The coughing fit went on for 25 minutes. The man went through an entire dispenser of napkins coughing up something into them. When it finally subsided, the poor man was almost in tears. He was apologizing to his family. They reassured him and told him it wasn’t his fault. 

He kept saying how embarrassed he was. I wanted to go over and tell him that I’ve done the same thing and that I knew how he felt. For the past few days I’ve wondered if that’s what I should have done. I didn’t at the time because I thought it might make him feel even more awkward.

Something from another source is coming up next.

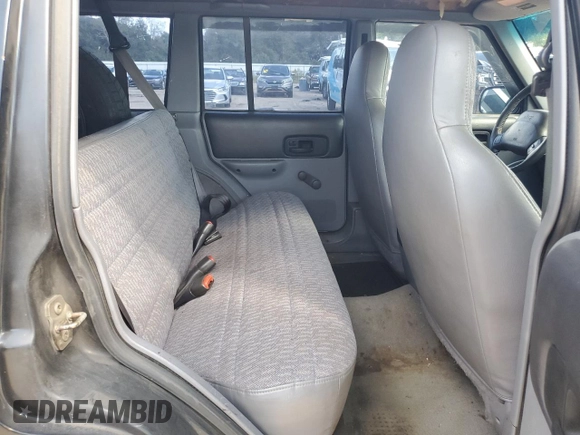 1997 Jeep Cherokee SE with VIN 1J4FJ28S6VL563756, listed as a Copart auction lot 74795074 with 196,118 mi miles and Salvage Title. Bid and sale history available at carsss.com. Image 12.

It might make him feel the way I do when attending a meeting or church and start into a coughing fit. 

You’re so aware of how disruptive you are. Nice little old ladies offer you cough drops or to get you some water, but you know neither is going to make any difference. You’re not coughing because you’ve got a tickle in your throat. The kindness is well meant, but it always makes me aware of how much everyone is noticing and how much my cough is disturbing everyone else. 

I'm still in two minds about what I should have done. 

1 comment:

Mary Beth said...

It's a tough call Heather. As someone with PF I've been in that situation too many times to count. Fortunately in my daily rounds I'm often around people who know me, know my lousy lungs and understand. At times though it happens when I'm in the middle of Target or someplace else where I'm surrounded by strangers. People tend to two extremes. Either go to great lengths to ignore the coughing or come up to you offering Kleenex, tissues, cough drops etc. My guess is that you probably did the right thing because he had family with him and they seemed calm and able to cope. Had he been alone I would have been tempted to try to do something or reassure him that someone else has been there and "gets it". You never know exactly what the right thing is but I always tell myself I can't be wrong if I'm being kind.